Michael Woods, a special education teacher in Palm Beach, said new rules requiring him to catalog books in his classroom led him to clear out a small library he had set up where students could choose to read something that interested them. Now those volumes are stored in a box that he has hidden in his closet for fear of getting into trouble.
“That kind of positive connection to reading is gone,” he said.
Individual book challenges may come from a fairly small segment of the population, according to PEN and the American Library Association, which track requests to check out books. The library association said that 40% of all requests questioned 100 or more books at a time.
Raegan Miller of Florida Freedom to Read, a group fighting book restrictions, said she has discussed education issues with other parents of all political persuasions for years, and no one has ever complained about inappropriate material in their schools. children. She maintains that the topic has been invented by a small group of conservative activists.
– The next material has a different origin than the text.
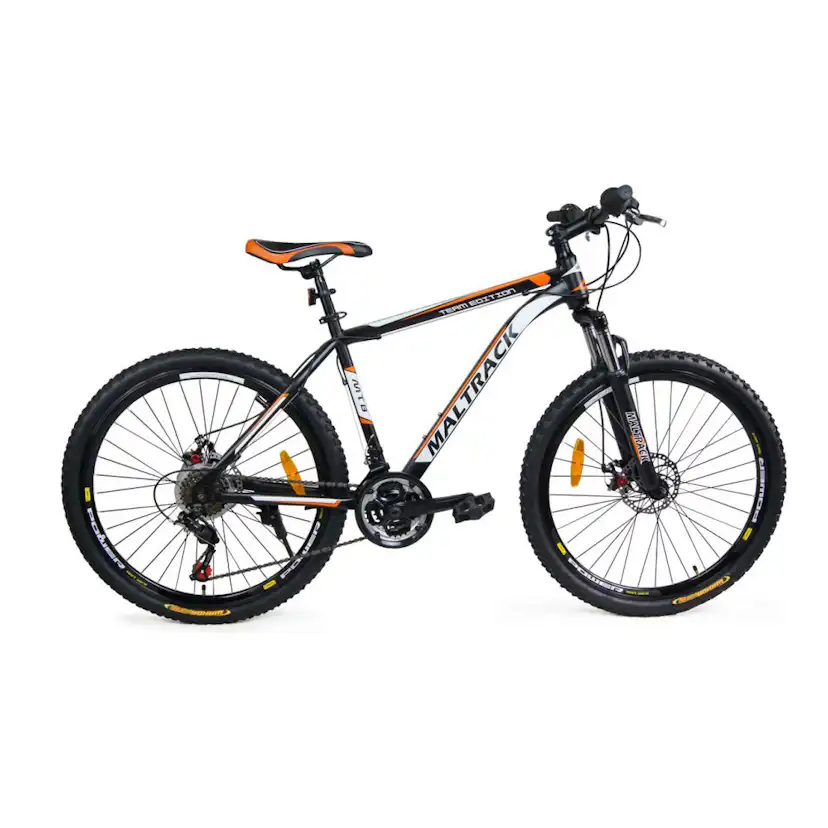 Orange/Svart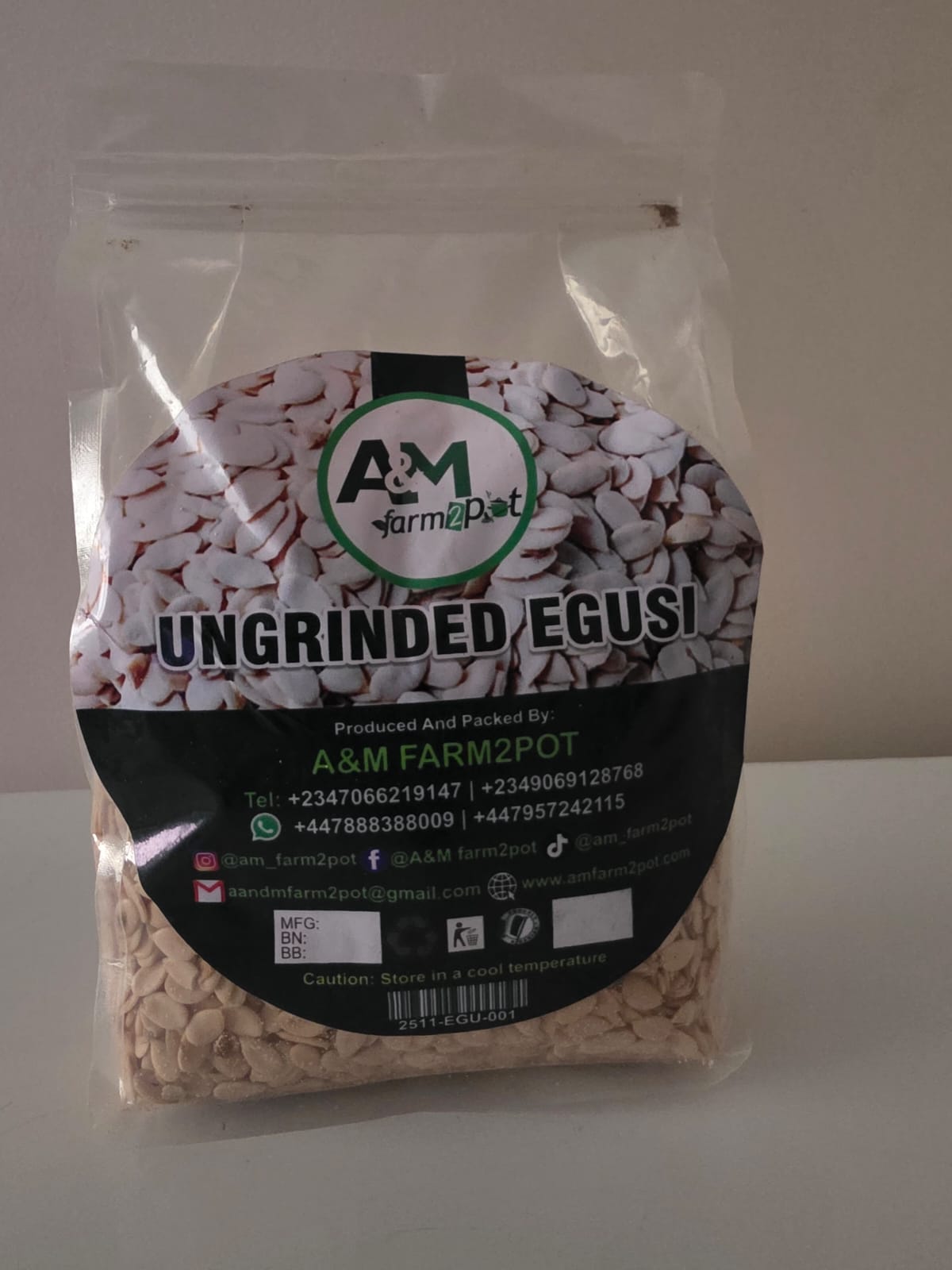 Ungrinded Egusi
“Do you really think that we are all happily leaving our children to Marxist indoctrination and pornography?” Miller said. “You only hear this stuff at school board meetings.”
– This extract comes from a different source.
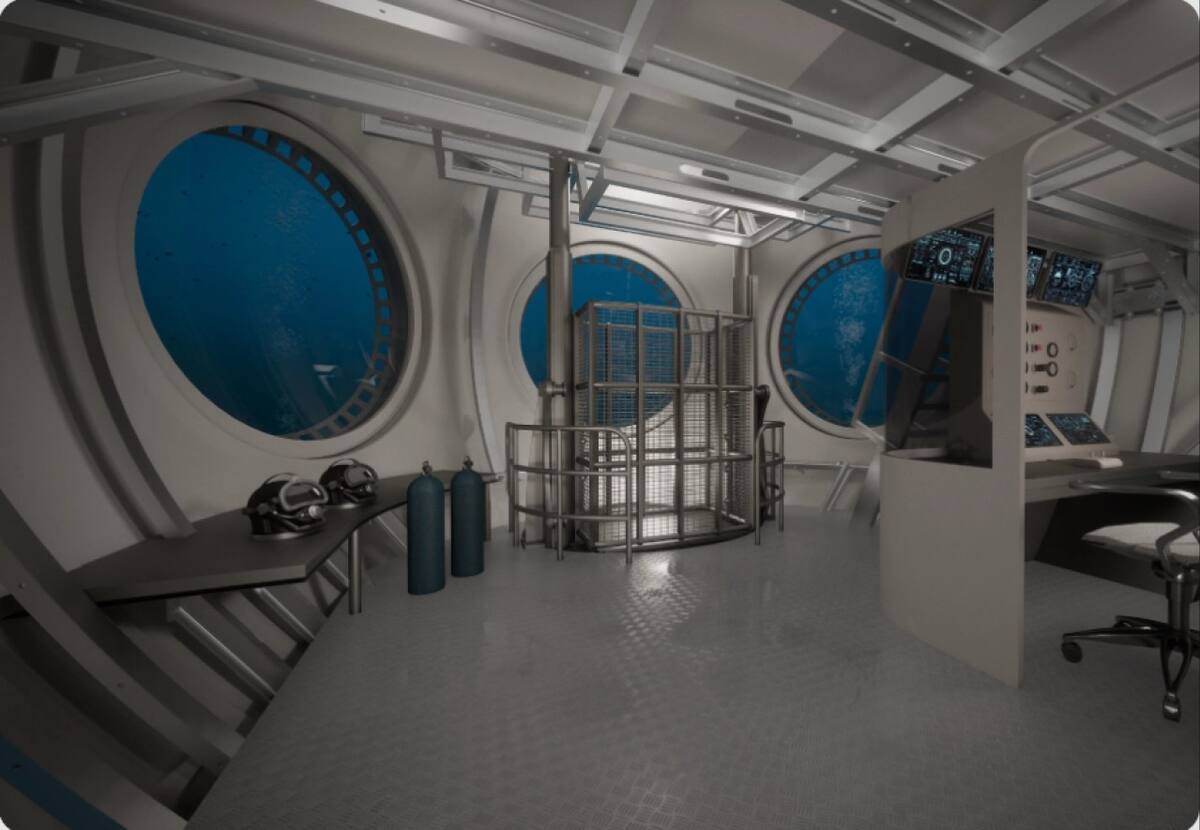 Una empresa británica propone construir viviendas submarinas móviles. Foto: Deep.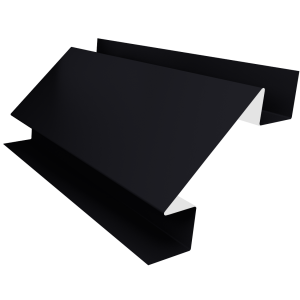 Планка угла внутреннего сложного Экобрус Grand Line 0,5 Satin с пленкой RAL 9005 черный (3м)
Moms for Liberty, which has 285 chapters, has a strong presence at school board meetings in the state and across the country. He has also successfully endorsed several school board candidates.
Justice, the group’s co-founder, notes that the books are still available in public libraries and bookstores. The question, he said, is whether it’s appropriate for taxpayer-funded schools to provide them to children.
Some books don’t belong in certain settings, he said: “A seminary library would have different books than a medical school library would.”
It is local elected officials, he added, who must determine what is appropriate.
“That’s representative government,” Justice said.
Associated Press writers Sean Murphy in Oklahoma City and Arleigh Rodgers in Indianapolis contributed to this report.